I can’t even say I had a mad powerful desire to find something to help me either. But TripLog showed up at the most convenient time. I was in the right mindset, ready to tangle with it, to put another aspect of my business in perspective. In alignment…
Since starting to use TripLog, I have used it nearly every business day without fail. Why? How… did I go from “if it wasn’t easy to do” to doing this everyday I wouldn’t be doing it? Well that is the beauty of TripLog, because it’s Bluetooth & power plug in enable, it pretty much ask me, if I want to log it. A few quick clicks and I’m good-to-go. Same when I get out of the vehicle, it wants to know if I’m done driving or not. It even recognizes when I am home.
- Auto starts
- Assign activities – to accounts or task
- Add images attachments, think – any expenses that could be charged back to client
- Add Fuel & Expenses tickets
- Add notes, tag trips
- Android shows full logs reports
- Auto syncs or backups trips
Online Web Dashboard
- Live map of drive trips – great for keeping track of fleet drivers
- Reports, customizable
- Assign vehicles as a fleet or to an individual
- Add fuel and other expenses
- Schedule service reminders
- State-by-state mileage tracking
TripLog does have Free-to-Try option, but to get the goodies you do have to upgrade for a paid account. At $9.99 one-time fee it was worth it for the extras.
Yearly Global sync is $20 for 1st Driver and $40 for other drivers.
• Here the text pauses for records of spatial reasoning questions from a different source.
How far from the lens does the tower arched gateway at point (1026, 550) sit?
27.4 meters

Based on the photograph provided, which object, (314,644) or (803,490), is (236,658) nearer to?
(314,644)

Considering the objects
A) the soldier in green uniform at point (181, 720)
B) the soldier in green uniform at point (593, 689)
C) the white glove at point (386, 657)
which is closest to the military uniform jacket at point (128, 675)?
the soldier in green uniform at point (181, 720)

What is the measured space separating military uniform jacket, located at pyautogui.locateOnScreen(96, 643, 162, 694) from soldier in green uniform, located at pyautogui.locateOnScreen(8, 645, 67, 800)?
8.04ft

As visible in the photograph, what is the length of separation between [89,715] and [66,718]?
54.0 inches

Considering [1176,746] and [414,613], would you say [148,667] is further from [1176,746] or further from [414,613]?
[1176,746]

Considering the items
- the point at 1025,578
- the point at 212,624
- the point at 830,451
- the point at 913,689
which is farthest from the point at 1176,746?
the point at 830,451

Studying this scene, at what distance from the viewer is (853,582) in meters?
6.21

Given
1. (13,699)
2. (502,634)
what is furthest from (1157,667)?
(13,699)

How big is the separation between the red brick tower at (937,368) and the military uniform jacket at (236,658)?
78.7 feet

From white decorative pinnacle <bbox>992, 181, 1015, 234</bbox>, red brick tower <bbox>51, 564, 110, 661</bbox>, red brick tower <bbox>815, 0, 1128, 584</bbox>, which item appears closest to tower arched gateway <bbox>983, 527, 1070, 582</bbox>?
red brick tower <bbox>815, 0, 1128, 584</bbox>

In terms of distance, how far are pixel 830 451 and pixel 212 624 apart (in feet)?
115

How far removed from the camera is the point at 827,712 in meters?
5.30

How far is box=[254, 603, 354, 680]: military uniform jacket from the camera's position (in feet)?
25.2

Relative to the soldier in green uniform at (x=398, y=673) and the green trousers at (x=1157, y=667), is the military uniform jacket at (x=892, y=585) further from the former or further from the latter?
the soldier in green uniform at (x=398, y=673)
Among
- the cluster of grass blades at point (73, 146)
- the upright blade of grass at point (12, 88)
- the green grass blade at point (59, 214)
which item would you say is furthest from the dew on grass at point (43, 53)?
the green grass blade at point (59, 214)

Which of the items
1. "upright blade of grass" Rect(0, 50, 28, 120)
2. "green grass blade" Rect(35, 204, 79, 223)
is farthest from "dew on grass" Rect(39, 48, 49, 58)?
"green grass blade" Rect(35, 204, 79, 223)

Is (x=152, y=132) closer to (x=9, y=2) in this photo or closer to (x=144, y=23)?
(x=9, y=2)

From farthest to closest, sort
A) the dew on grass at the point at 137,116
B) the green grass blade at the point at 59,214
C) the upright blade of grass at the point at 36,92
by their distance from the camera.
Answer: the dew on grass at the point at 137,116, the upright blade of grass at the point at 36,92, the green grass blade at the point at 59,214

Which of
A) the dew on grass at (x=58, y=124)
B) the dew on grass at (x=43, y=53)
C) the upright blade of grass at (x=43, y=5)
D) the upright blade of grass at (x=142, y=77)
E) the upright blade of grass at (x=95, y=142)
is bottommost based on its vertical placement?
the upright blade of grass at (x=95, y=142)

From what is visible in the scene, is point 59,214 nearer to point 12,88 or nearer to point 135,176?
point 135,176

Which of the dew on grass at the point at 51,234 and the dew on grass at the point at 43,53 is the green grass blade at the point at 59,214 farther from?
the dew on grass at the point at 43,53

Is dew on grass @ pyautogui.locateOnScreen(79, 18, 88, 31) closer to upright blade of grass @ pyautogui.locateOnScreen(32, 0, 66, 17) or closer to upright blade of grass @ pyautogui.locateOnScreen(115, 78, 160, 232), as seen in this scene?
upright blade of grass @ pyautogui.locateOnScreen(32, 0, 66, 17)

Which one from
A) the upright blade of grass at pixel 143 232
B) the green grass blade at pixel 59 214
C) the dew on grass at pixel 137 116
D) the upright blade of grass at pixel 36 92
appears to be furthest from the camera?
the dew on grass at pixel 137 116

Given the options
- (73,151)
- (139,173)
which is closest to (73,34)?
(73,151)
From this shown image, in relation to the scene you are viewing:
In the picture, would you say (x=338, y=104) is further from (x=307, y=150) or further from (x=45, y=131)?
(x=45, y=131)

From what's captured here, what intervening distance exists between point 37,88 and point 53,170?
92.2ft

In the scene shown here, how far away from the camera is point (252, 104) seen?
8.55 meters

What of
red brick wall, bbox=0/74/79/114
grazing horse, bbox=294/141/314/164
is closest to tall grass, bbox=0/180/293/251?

You’re probably asking now, Gina how do you find all these cool apps? I can’t say that I’m on the edge of discovery; usually someone else has beaten me to the punch. Every once in awhile, I find a new discovery. Usually the case is I’m wondering, ‘Is there a simpler way of doing this?’ or maybe ‘Can I find a simpler way of doing this that does not cost me any or much money?’ I just grab a browser window and let Google Search do the rest. Most times someone else has wondered the same thing and blogged about it. Maybe that is how you found me.
I would love to hear if you use Waze or TripLog. If not what are you using? If you are still using a Garmon-type navigation, what keeps you with them over using your phone?